SOP For review nd reconciliation of BMR is described in this post which you can follow in the section of the Quality Assurance Department.

OBJECTIVE

This procedure has been established to provide guidelines to be followed for reviewing Batch Manufacturing Records before releasing a product for marketing.

SCOPE

This procedure is applicable to the Quality Assurance Department.

RESPONSIBILTY

QA Officer

ACCOUNTABILITY

Manager Quality Assurance

PROCEDURE

The Batch Manufacturing Record is a summary of all required Production and Quality Control records required to be submitted, reviewed and completed as part of release of product. No product will be released until a Batch Manufacturing Record is completed.

The Q.A. Department is responsible for ensuring the completion of all records in accordance with check list for enclosures (given on the Batch Manufacturing Record envelop). It includes, Manufacturing Order (MO), Packing order (PO), Raw material dispensing tags, Graphs, QC release labels, printed packaging components Specimens (Label, Carton),additional issue reports, additional return reports and FGRNs. These must be duly completed and signed by the concerned authorities.

The manufacturing documents will be checked by Production officer while packaging documents will be checked by concerned packing officer.

Production officer shall calculate all required yields at various stages of production i.e. bulk, filling, compression and packaging.

Reconciliation should be performed to determine any gain or loss at the required stages.

The production officer deputed for documentation in Production Department will compile the batch documents of both manufacturing and packaging and will check thoroughly to ensure the presence of all enclosures and submit this to Production Manager for final checking.

After compilation/ checking the Batch Manufacturing Record will be forwarded to Q.A. Department.

QA officer under the supervision of QAM will thoroughly check the Batch Manufacturing Record or the presence of listed documents, yield, reconciliation of packaging materials and product step wise signature on BMR. 

Any incomplete / incorrect information observed during Batch Manufacturing Record review will be given in writing to the concerned officer with a copy to Production Manager and Q.A. Manager.

Over-writing, use of Blanco (correction fluid) or any other means of erasing/ masking is not allowed. All corrections should be made by cutting the original entry in such a manner that the original entry is clearly visible and all the corrections must be initialed.

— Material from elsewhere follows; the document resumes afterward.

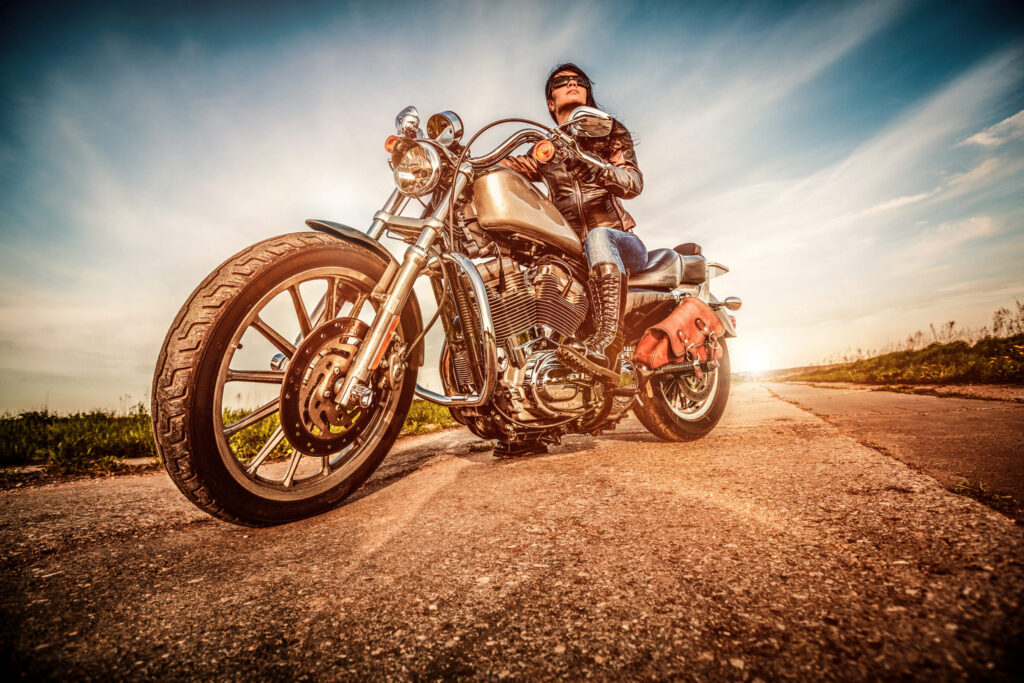motorcycle accident lawyer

In case of any changes in any part of batch documents, approval should be taken from the Production Manager and Q.A. Manager.

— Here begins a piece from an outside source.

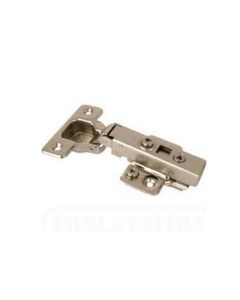 110 Degree Soft Close Hinge & Clip On Plate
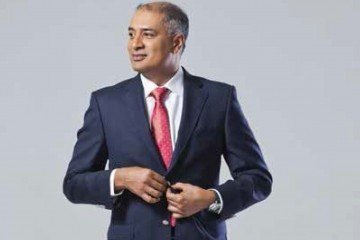 Dr Riaz Motara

QAM will recalculate all yields at various stages of production i.e. Bulk, filling / compression and packaging and determine if reconciliation is within acceptable limits.

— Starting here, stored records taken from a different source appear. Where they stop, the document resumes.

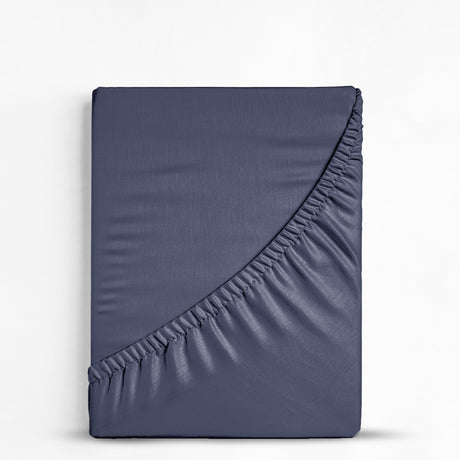 Velosso Microfibre Fitted Sheet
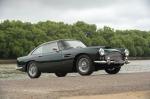 Aston Martin DB4 1960 года (WW)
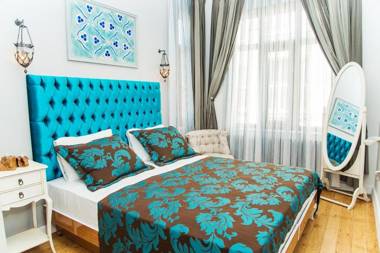 MySuite Istanbul Cihangir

In case of yield variance beyond acceptable limits, reasons for variation for yield must be recorded and signed by the Production Manager.

After thorough audit of Batch Manufacturing Record by the QAI the batch document is initialed and stamped with “Checked” on the check list for envelops and submitted to QAM for final checking and release of the batch.

The completed Batch Manufacturing Record is then stored, after entering in the BMR Audit Record. This record must include the following parameters.

Product name

Batch no.

Mfg. date

Complete date

Received in QA by/date/time

Final audit date

Status/remarks/reason for delay

The Batch Manufacturing Record should be maintained for one year after expiry of the product. After this period Batch Manufacturing Record should be incinerated.